Friday, November 11, 2005

Talk of the Town

Visiting New York City is something like taking a mind-altering drug whose provenance is unknown and you can count on a trip to Heaven, Hell, or both. For me, it's usually both.

My visit earlier this week was on what is called, in a peculiar expression, "family business" — in this case, my mother's surgery. She was well enough on the following day that I was able to leave her at home in Queens and travel to Manhattan, primarily to visit the Met (see the previous entry).

New York, how do I loathe thee? Let me count the ways. No, stop me, at least after a few paragraphs of venting.

The subway system is simply horrible. Efficient on some level, I guess, but an experience of such unremitting grime, noise, and congestion that I don't know how any sensitive person can endure it regularly. And the new Metro cards that have replaced tokens are a nuisance and sometimes worse; mine refused to open the turnstile but deducted more money each time I swiped it until my credit was zero. Complaining to the agent in his zoo-cage-like enclosure brought no recompense. It was like dealing with a talking statue.

I tire easily, too, of the all-but-incomprehensible English and dozens of foreign tongues spoken by so many immigrants (call me xenophobic if you want; I'm not, so I don't care) and the gruffness of the native New Yorkers. Now I am well aware that what auslanders think is rudeness by New Yorkers is usually not intended as such. New Yorkers assume you are very busy making money and a name for yourself, and that you want them to get straight to the point. All right, but I still prefer a little graciousness.

And how about those bus ads from an organization called something like "StayClose.com"? They feature celebrities with gay siblings — Cyndi Lauper and her sister, and a gentleman I didn't recognize and his brother were on one — and urge you to be supportive if you are straight and your sibling is gay, or vice versa. If somebody has a lesbian sister and is perfectly comfortable with it, I say that's fine. On the other hand, if said person is not comfortable with it, that's fine by me too. But it's none of my business, or StayClose.com's, or anybody's but the people concerned. This organization is one more group of busybodies dedicated to the proposition that ordinary people are too stupid or retrograde to work out family issues by themselves, so these "experts" have to educate them about what to feel.

Not to make too soft a point of it, the New York environment bums me out.

It can also take my breath away, in a good sense. Because, despite the oppressive crowds and noise, the streetcorner madmen lecturing to the sky and the absurdly costumed fashion victims, somehow an enthralling and even civilized residue remains.

You walk up Madison Avenue in the 80s and every other shop window is a wonderland of individual flair, a treat for anyone used to mall chain-store window displays.
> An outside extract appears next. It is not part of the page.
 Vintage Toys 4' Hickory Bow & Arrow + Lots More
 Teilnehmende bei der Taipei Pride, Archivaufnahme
You admire the detailing of townhouses, Renaissance revival, Beaux Arts, Gothic revival, French provincial, and wonder that such magnificence still exists in our gritty, pinched era.
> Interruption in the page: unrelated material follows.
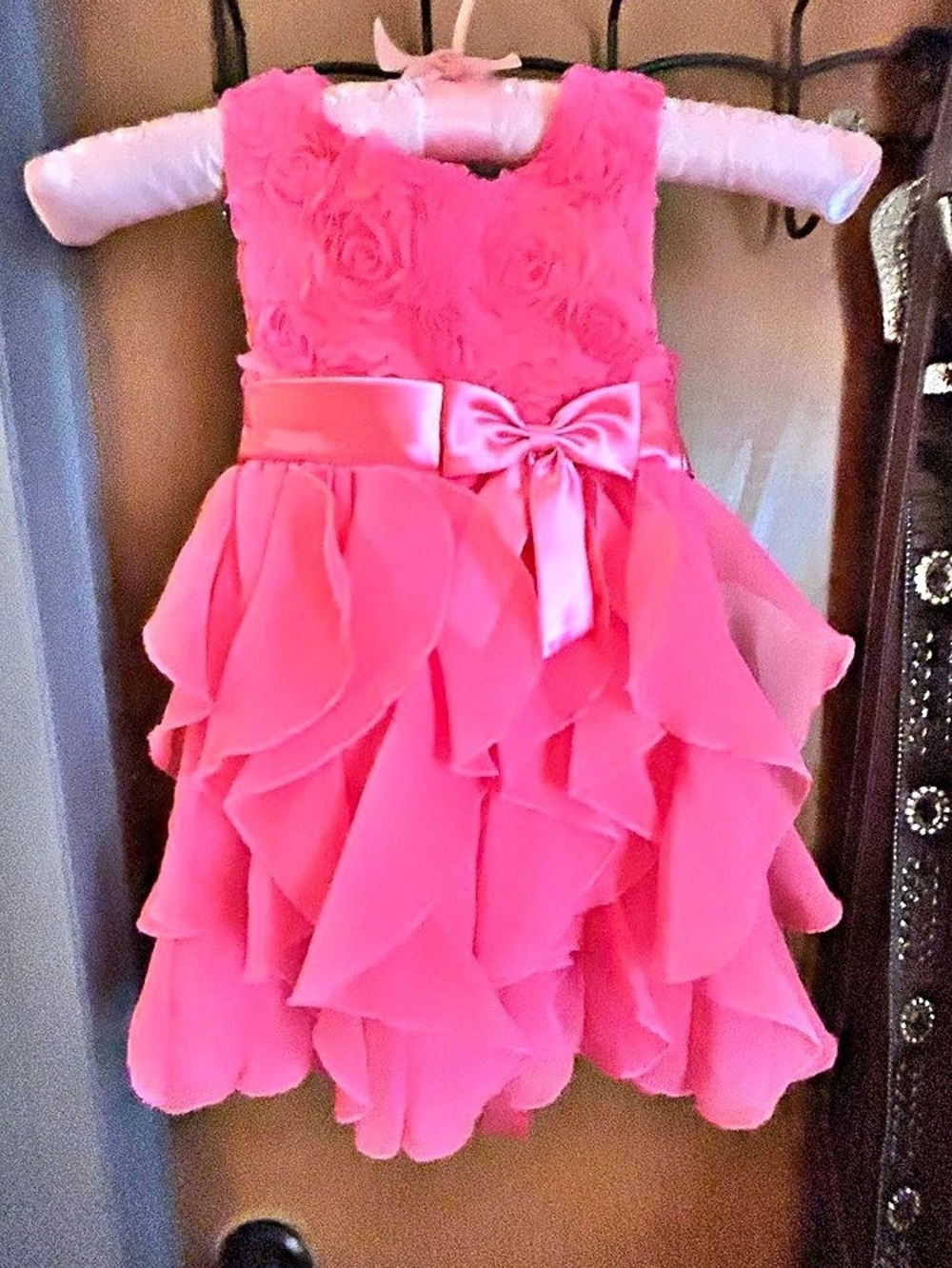American Princess Girls Pink Ruffle Dress Size 3T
Step into the Metropolitan Museum, fork over a mere $15 — yes, I consider that a lot of money too, but still — examples from virtually the entire history of human artistic creation are there before you: take your pick. And I don't think you have to be an art historian or specialist to realize that these are not table sweepings. They are mostly of remarkable quality, and some are among the finest works ever realized in the world of time and space.
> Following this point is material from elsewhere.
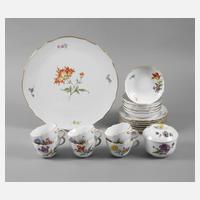 Meissen Restservice Blumenmalerei111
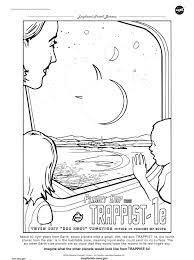 Color an outline of nasa's lunar reconnaissance orbiter spacecraft as it orbits the moon. Trappist 1e Coloring Page Exoplanet Exploration Planets Beyond Our Solar System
Even in the city of restaurants competing to see who can come up with the most outlandish decor and dishes, it is still possible to dine in a pleasant atmosphere, with polished service and imaginative but not crazy cooking, among customers who can talk in a normal conversational tone without bellowing at one another as so many oafs do in public dining rooms these days. It's risky to recommend anyplace on the basis of one visit, but since I have no reputation to lose I'll go ahead and suggest you check out Caffe Grazie on 84th Street between Fifth and Madison if you happen to be in the area.

New York isn't my kind of place, but maybe that is an advantage, because my visits are infrequent enough that its moments of magic catch me unprepared and leave me grateful.